I want to parse FASTQ file with regular expression block by block. FASTQ file looks like this:
@EAS54_6_R1_2_1_413_324 // seqname
CCCTTCTTGTCTTCAGCGTTTCTCC // seq
+ // seqname #2
;;3;;;;;;;;;;;;7;;;;;;;88 // qual
@EAS54_6_R1_2_1_540_792 // seqname
TTGGCAGGCCAAGGCCGATGGATCA // seq
+ // seqname #2
;;;;;;;;;;;7;;;;;-;;;3;83 // qual
@EAS54_6_R1_2_1_443_348 // seqname
GTTGCTTCTGGCGTGGGTGGGGGGG // seq
+EAS54_6_R1_2_1_443_348 // seqname #2
;;;;;;;;;;;9;7;;.7;393333 // qual
And its format:
<fastq> := <block>+
<block> := @<seqname>\n<seq>\n+[<seqname>]\n<qual>\n
<seqname> := [A-Za-z0-9_.:-]+
<seq> := [A-Za-z\n\.~]+
<qual> := [!-~\n]+
The problem is that I cant detect end of block (or start of next block) because the @
is used in <qual>
block too. But <qual>
block has to be the same size as <seq>
block.
The question: Is it possible to write a regular expression with one group size limited to another group size?
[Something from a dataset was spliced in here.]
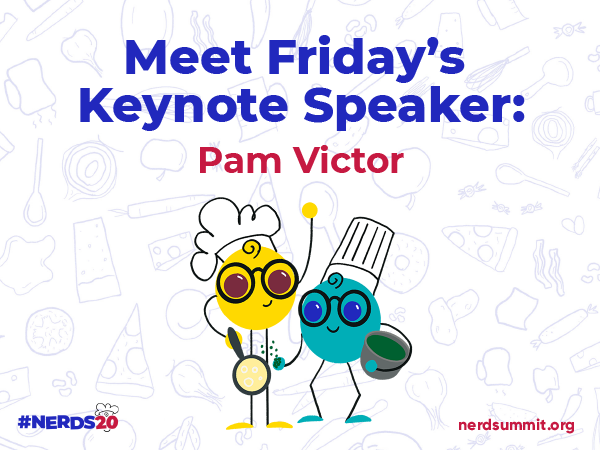 Meet Friday's Keynote Speaker:

Pam Victor

#NERDS20

nerdsummit.org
Like this one (except \2.size token):
(?:@([A-Za-z0-9_\.:-]+)\n([A-Za-z\n\.~]+)\n\+([A-Za-z0-9_.:-]*)\n([!-~\n]{\2.size}))*
^.....seqname.....^ ^.....seq......^ ^....seqname2....^ ^qual(should be same size as seq)^
UPDATE: We can't search for @
token because it can appear in <qual>
block
unfortunately, it's not possible to match a{n}b{n} with regex. it requires a context-free grammar; here's a proof.
(instead, just match name, seq, and +, then get match.size()
of the seq match, then read the next n characters from the remaining string to get qual.)